■ **Quoted text**:
But there are significant lessons from it that extend well beyond the Hollywood ending itself.
For those of you who didn’t hear: Loeffler and co-owner Mary Brock sold the Dream to a group led, financially, by real estate mogul Larry Gottesdiener, and with Renee Montgomery in a significant public-facing role as part of the ownership team. It’s been well-covered, but will never stop being astounding to consider: Loeffler attacked the humanity of her own players, who organized against her in-season, helped topple her in an election, and ultimately forced her to sell to a group that includes one of the most vocal members of that group.
Hollywood might not buy it, that’s the level of karmic retribution we’re talking about here.
Cathy Engelbert, in a challenge unlike any we’ve seen any commissioner in any sport handle, brought this in for a landing, too. She alluded to it in her opening statement, but consider what you didn’t hear along the way: there was no player revolt. There was no public conflict between Dream ownership and the coaching staff. There was no potential work stoppage related to this, or an effort from Loeffler to stifle the player revolt that led to any bad headlines.
“I also want to take this time to thank the WNBA players, particularly the Dream players,” Engelbert said. “They were put in a difficult position. I was proud of the way they handled the situation. They stood for their values and demonstrated professionalism, they served as role models for advocacy and continue to do so. So, huge respect.”

■ **Image-based spatial reasoning data**:
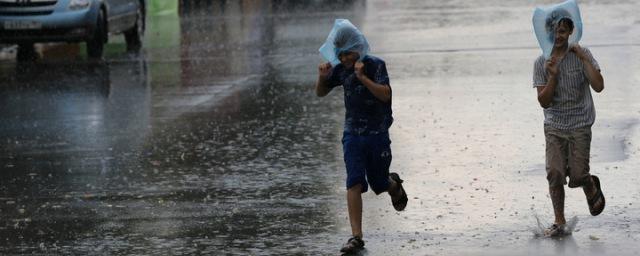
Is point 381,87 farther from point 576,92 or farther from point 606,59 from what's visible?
point 606,59

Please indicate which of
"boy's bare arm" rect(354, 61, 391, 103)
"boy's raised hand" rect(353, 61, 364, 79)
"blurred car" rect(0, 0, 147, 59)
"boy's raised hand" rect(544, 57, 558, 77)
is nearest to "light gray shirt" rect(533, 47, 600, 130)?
"boy's raised hand" rect(544, 57, 558, 77)

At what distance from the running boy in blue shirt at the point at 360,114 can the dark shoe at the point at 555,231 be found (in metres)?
0.96

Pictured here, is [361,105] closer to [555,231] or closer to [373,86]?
[373,86]

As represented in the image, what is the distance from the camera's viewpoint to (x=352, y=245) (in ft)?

■ **Exercise tasks**:
1) Quote the passage on the sale of the Dream word for word, starting at "But there are" and ending at "talking about here.".
2) Write a continuation of the passage on the sale of the Dream that picks up after its final sentence.
The material is separate from the passage on the sale of the Dream.

■ **Results of the tasks**:
1)
But there are significant lessons from it that extend well beyond the Hollywood ending itself.
For those of you who didn’t hear: Loeffler and co-owner Mary Brock sold the Dream to a group led, financially, by real estate mogul Larry Gottesdiener, and with Renee Montgomery in a significant public-facing role as part of the ownership team. It’s been well-covered, but will never stop being astounding to consider: Loeffler attacked the humanity of her own players, who organized against her in-season, helped topple her in an election, and ultimately forced her to sell to a group that includes one of the most vocal members of that group.
Hollywood might not buy it, that’s the level of karmic retribution we’re talking about here.

2)
Huge respect indeed. And Gottesdiener said all the right things in his introductory press conference as well, while his FEC election giving history indicates that there probably won’t be a political problem associated with his ownership of a team in an expressly progressive league.
But between the purchase of the Dream and the avalanche of new ownership investors across the NWSL, there appears to be a dawning realization akin to what I first started hearing when Lyon purchased the Reign: women’s sports franchises cost WHAT? That little?
An understanding of how little, in sports franchise terms, it takes to buy into an NWSL or WNBA team is now permeating the moneyed world.
Why does this matter? Well, as we’ve discussed here, there simply aren’t enough WNBA teams. 12 teams, with 11-12 players, means that pro-quality players don’t get the chance to even compete for a roster spot every year. The pipeline is getting more robust, adding to the problem with each passing season.
When Engelbert has spoken about expansion, it is always within the confines of finding the right ownership group to take on a new team, which is logical: the league is in the business of making sure the business is thriving, rather than maximizing player opportunity regardless of financial realities.
That said: the chances of finding people to do that in other markets — the Bay Area is a longtime potential target, for instance — has gone up significantly.
That increased interest also gives Engelbert and the league owners a chance to be pickier, too. To choose their business partners makes it less likely we’ll see anything like a Loeffler situation ever again.
It matters in Atlanta, and soon, it could matter in markets we haven’t yet seen for the WNBA.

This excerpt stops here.